--- Problem to work on ---
Reproduce verbatim the passage of the blog posts starting at "Justin Jackson on" and ending at "and businesses alike.".

--- Source extract ---
····················

Joe Biden has lived an extraordinary life — lots of success and plenty of heartbreak too. This cancer diagnosis is the latest challenge. It just feels particularly unfair to happen while a man who mocked Joe’s family and worse is still in office.
Big Thicket National Preserve.
Twice this week for different reasons, Bell Labs has come up. It’s incredible to re-read about all the things they invented. Wondering if there could be anything comparable to Bell Labs or Xerox Parc today. Maybe highly focused, like AI research.
Acadiana Park in Lafayette. 🌳
Manu Moreale blogs about how so many things feel transactional and why he highlights supporting members on blogroll.org:
We live in the world of paywalled content, unilateral contract modification, micro transactions, serialised content, upsells, and the list goes on and on and on. Everyone is trying to find a way to extract money in one way or another, and that is something I find personally draining and soul-crushing.
Finished watching videos and reading about OpenAI’s Codex. Pretty wild. The design they’ve come up with (based on pull requests) is both powerful and encourages human review. I could see using this at least for a narrow set of tasks.
Nice updates for the next FediForum: keynote by Cory Doctorow and a what’s new on the open social web session by Laurens Hof of the Fediverse Report.
Didn’t realize until this week that the RSS.app feeds support RSS and JSON Feed. Very cool. I’m starting to use it to follow a couple Twitter / X folks from the AI industry. Hate giving X any attention, though.
Discovery of this random app
Sheldon Lake State Park. The ponds used to be part of a fish hatchery, then closed in 1975 and let nature take over. We saw some alligators. 🐊
With OpenAI adding 4.1, I’m having to think a little too much about which models I should be using. I generally use o4-mini for coding, 4o for simple, fast questions. What now? I expect GPT-5 will help consolidate some of these choices.
Thanks @numericcitizen for making another video about what’s new in Micro.blog! This one covers integration with Bluesky and Mastodon, and more.
Josh Miller has an update on the Dia browser, in a series of posts on Twitter / X. For a company with “browser” in its name, wouldn’t mind seeing a blog post of this instead of on X. 🤪 Some very interesting screenshots in the thread, though. I’m excited to try it.
Great post from Joan Westenberg about what has changed with Apple:
A company once defined by joyful provocation—by thinking different—is now defined by its defensiveness. Its leadership acts not like inventors but like stewards of a status quo. They protect margins like relics.
Justin Jackson on the threat to podcasts from YouTube, and why we should keep investing in RSS:
The benefit of investing in RSS is that any innovations will be shared across the entire ecosystem. When YouTube innovates, the benefits stay inside YouTube. When the podcast community innovates on RSS, everyone benefits: creators, listeners, and businesses alike.

····················

--- Given records ---
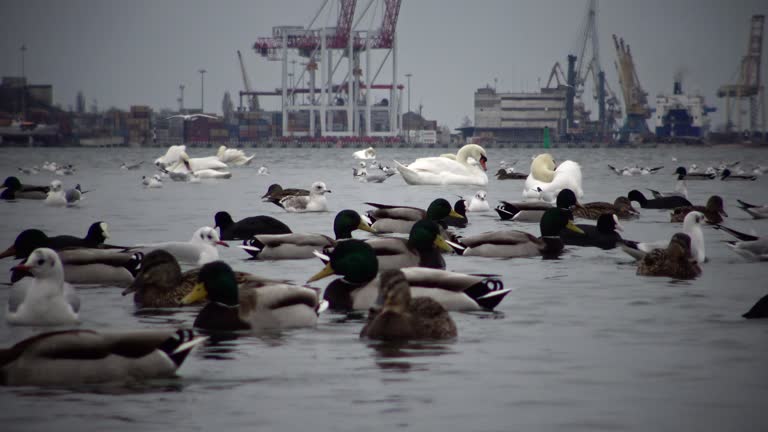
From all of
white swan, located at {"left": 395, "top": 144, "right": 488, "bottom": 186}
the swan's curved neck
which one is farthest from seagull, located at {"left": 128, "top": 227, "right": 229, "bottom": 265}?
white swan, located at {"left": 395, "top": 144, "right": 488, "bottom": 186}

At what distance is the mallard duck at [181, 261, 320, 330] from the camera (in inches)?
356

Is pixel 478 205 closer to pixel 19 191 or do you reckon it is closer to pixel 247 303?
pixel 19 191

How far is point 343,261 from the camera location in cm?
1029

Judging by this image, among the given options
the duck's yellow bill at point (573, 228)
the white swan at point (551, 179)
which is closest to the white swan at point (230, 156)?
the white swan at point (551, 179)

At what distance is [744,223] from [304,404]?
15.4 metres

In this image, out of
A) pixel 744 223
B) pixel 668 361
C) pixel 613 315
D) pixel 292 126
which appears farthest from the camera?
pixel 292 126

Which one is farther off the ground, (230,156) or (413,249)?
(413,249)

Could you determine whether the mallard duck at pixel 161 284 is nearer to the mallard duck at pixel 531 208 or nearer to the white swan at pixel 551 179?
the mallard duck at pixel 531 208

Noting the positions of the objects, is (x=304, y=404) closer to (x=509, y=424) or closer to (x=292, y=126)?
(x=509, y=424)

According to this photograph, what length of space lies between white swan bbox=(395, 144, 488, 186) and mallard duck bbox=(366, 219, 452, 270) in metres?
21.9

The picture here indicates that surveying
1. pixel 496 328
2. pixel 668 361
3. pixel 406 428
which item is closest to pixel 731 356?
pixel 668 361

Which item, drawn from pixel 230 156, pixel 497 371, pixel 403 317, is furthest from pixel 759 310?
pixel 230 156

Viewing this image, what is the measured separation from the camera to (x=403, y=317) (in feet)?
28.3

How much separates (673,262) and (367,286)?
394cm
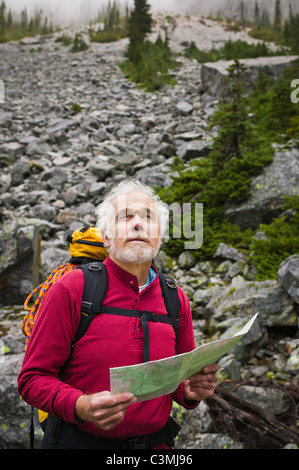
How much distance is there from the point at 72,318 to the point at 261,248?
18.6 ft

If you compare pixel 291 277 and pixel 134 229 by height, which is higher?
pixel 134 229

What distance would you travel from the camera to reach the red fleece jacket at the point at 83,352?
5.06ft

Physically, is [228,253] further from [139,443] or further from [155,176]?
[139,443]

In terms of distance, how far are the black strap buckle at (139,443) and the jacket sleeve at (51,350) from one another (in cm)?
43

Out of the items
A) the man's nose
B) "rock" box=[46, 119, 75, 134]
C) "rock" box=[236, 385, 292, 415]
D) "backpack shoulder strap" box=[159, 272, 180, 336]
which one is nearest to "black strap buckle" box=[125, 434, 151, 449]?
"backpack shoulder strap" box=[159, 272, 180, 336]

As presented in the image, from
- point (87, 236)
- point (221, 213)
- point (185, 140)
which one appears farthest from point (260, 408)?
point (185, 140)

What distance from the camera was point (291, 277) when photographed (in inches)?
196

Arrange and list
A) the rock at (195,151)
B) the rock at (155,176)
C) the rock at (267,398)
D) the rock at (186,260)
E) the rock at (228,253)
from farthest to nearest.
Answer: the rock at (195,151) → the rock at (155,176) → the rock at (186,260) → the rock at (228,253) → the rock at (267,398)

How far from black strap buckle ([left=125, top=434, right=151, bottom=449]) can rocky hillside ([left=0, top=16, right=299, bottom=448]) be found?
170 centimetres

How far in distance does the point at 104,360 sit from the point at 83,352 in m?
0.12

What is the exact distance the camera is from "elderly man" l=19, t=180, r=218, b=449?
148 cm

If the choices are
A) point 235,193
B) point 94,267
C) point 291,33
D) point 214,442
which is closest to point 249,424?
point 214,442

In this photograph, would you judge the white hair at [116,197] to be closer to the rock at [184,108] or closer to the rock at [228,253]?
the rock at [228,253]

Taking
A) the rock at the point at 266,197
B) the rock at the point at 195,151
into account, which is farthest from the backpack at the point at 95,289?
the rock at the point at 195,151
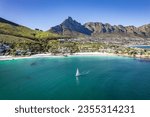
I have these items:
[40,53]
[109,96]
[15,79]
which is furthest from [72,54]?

····················

--- Task answer ---
Justin Jackson on the threat to podcasts from YouTube, and why we should keep investing in RSS:
The benefit of investing in RSS is that any innovations will be shared across the entire ecosystem. When YouTube innovates, the benefits stay inside YouTube. When the podcast community innovates on RSS, everyone benefits: creators, listeners, and businesses alike.